Because ShipStation has very low rate limits (i.e., 40 reqs/minute at the time of writing), the API integration does not send an API request for every single shipment update, as you would expect from a traditional API integration.

Instead, a background job runs on a recurring basis and batches together all the shipments that need to be created or updated in ShipStation. These shipments are then sent in groups of 100 (by default) to ShipStation's bulk order upsert endpoint.

This allows us to work around ShipStation's rate limit and sync up to 4000 shipments/minute.

As you may imagine, this technique also comes at the expense of some additional complexity in the implementation, but the extension abstracts it all away for you.

API integration: Configuration

In order to enable the API integration, make sure to configure the relevant section of the configuration initializer. At the very least, the integration needs to know your API credentials and store ID, but there are additional options you can configure — just look at the initializer!

API integration: Usage

Once you've configured the integration, you will also need to enqueue the ScheduleShipmentSyncsJob on a recurring basis, to kick off the synchronization process. Because every app uses a different background processing library, this is left up to the user.

Here's what an example with sidekiq-scheduler might look like:

# config/sidekiq.yml
:schedule:
  schedule_shipment_syncs:
    every: ['1m', first_in: '0s']
    class: 'SolidusShipstation::Api::ScheduleShipmentSyncsJob'

This will schedule the job to run every minute. This is generally a good starting point, but feel free to adjust it as needed.

API integration: Gotchas

There's one possible problem you need to be aware of, when integrating via the API.

You should make sure the interval between your syncs is, on average, larger than your latency in processing background jobs, or you are going to experience sync overlaps.

As an example, if it takes your Sidekiq process 10 seconds to execute a job from the time it's scheduled, but you schedule a shipment sync every 5 seconds, your sync jobs will start overlapping, making your latency even worse.

This is a problem that is faced by all recurring jobs.

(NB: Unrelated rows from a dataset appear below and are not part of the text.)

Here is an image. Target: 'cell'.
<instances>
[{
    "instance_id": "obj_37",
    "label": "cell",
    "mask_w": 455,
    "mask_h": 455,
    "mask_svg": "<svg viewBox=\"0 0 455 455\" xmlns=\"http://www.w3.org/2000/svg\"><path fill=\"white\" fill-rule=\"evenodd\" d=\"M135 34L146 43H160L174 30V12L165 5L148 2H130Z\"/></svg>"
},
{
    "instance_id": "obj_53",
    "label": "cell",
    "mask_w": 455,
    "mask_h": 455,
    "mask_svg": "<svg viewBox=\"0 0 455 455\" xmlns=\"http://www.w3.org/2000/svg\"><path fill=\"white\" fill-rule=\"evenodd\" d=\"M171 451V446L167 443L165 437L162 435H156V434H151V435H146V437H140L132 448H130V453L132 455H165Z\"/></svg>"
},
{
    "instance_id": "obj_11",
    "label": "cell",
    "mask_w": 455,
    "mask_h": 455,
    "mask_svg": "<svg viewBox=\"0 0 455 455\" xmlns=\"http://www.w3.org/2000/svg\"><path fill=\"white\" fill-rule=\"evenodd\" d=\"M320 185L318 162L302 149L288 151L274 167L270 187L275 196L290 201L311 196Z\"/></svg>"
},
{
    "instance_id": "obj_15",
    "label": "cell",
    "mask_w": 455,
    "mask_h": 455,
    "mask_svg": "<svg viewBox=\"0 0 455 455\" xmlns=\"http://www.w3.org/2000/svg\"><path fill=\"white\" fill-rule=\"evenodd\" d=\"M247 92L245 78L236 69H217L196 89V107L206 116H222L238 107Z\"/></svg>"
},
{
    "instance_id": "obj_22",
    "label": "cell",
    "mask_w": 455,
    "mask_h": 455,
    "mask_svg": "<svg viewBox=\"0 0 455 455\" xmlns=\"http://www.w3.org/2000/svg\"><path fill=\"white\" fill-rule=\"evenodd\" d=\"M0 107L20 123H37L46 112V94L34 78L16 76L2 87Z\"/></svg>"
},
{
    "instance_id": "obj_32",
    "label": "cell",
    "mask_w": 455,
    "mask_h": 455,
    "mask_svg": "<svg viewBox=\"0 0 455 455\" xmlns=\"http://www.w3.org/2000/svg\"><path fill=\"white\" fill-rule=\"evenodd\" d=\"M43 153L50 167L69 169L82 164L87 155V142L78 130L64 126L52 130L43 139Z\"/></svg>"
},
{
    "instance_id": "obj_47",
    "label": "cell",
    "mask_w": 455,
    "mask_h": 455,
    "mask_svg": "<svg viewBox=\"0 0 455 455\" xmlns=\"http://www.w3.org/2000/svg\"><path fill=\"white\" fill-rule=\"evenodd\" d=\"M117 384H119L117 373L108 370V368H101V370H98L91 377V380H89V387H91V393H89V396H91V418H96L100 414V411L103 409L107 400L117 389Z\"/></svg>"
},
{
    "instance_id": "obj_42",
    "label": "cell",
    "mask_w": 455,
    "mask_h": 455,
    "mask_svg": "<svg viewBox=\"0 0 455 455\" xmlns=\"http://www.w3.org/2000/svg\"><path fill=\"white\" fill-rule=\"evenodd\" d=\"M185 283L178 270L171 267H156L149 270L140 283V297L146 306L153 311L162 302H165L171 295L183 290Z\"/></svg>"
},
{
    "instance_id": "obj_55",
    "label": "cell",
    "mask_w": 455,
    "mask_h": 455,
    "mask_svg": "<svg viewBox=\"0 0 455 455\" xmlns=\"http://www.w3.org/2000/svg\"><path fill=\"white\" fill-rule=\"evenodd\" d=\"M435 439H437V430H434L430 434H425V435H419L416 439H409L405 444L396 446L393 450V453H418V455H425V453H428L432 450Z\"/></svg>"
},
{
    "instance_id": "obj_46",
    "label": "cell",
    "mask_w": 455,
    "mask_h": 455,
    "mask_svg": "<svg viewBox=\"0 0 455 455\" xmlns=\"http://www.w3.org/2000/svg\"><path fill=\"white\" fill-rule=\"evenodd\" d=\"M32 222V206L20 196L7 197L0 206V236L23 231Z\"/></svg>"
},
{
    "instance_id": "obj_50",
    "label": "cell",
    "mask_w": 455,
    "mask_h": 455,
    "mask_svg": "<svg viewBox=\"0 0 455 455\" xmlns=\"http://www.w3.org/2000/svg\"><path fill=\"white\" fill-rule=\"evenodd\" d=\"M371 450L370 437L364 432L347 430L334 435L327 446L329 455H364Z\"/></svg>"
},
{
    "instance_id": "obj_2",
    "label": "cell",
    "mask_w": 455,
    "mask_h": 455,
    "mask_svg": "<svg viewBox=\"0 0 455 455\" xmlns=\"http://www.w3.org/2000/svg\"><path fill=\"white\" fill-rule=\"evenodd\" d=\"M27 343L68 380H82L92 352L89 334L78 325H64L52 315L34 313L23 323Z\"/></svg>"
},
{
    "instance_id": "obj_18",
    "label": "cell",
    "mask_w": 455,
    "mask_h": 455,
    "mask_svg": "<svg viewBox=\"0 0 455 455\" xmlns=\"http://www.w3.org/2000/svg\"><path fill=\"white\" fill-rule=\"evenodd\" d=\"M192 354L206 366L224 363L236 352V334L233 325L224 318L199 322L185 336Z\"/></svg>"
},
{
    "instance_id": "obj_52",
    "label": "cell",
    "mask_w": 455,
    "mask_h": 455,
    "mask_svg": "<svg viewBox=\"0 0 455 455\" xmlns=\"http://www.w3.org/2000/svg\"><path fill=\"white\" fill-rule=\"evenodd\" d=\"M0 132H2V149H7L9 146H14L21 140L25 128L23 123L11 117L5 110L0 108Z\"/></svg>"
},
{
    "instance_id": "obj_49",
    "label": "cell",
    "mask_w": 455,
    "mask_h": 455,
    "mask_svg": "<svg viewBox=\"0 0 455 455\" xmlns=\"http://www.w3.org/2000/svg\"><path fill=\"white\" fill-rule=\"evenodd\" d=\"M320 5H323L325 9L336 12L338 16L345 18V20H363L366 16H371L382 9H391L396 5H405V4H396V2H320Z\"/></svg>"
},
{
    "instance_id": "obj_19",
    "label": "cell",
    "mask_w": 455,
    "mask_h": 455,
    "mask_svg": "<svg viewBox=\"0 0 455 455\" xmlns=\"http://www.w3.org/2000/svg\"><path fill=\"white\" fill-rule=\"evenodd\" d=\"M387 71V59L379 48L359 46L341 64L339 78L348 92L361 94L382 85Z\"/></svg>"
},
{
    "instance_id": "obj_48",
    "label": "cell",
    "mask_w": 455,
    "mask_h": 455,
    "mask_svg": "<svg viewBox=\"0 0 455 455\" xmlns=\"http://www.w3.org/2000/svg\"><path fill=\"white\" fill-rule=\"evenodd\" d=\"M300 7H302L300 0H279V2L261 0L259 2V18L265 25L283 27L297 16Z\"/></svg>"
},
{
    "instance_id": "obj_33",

The solution is two-fold:

  1. Monitor the latency of your background processing queues. Seriously, do it.
  2. Make sure your sync interval is not too aggressive: unless you really need to, there's no point in syncing your shipments more often than once a minute.

Development

Testing the extension

First bundle your dependencies, then run bin/rake. bin/rake will default to building the dummy app if it does not exist, then it will run specs. The dummy app can be regenerated by using bin/rake extension:test_app.

bin/rake

To run Rubocop static code analysis run

bundle exec rubocop

When testing your application's integration with this extension you may use its factories. Simply add this require statement to your spec/spec_helper.rb:

require 'solidus_shipstation/testing_support/factories'

Or, if you are using FactoryBot.definition_file_paths, you can load Solidus core factories along with this extension's factories using this statement:

SolidusDevSupport::TestingSupport::Factories.load_for(SolidusShipstation::Engine)

Running the sandbox

To run this extension in a sandboxed Solidus application, you can run bin/sandbox. The path for the sandbox app is ./sandbox and bin/rails will forward any Rails commands to sandbox/bin/rails.

Here's an example:

$ bin/rails server
=> Booting Puma
=> Rails 6.0.2.1 application starting in development
* Listening on tcp://127.0.0.1:3000
Use Ctrl-C to stop

Updating the changelog

Before and after releases the changelog should be updated to reflect the up-to-date status of the project:

bin/rake changelog
git add CHANGELOG.md
git commit -m "Update the changelog"

Releasing new versions

Please refer to the dedicated page on Solidus wiki.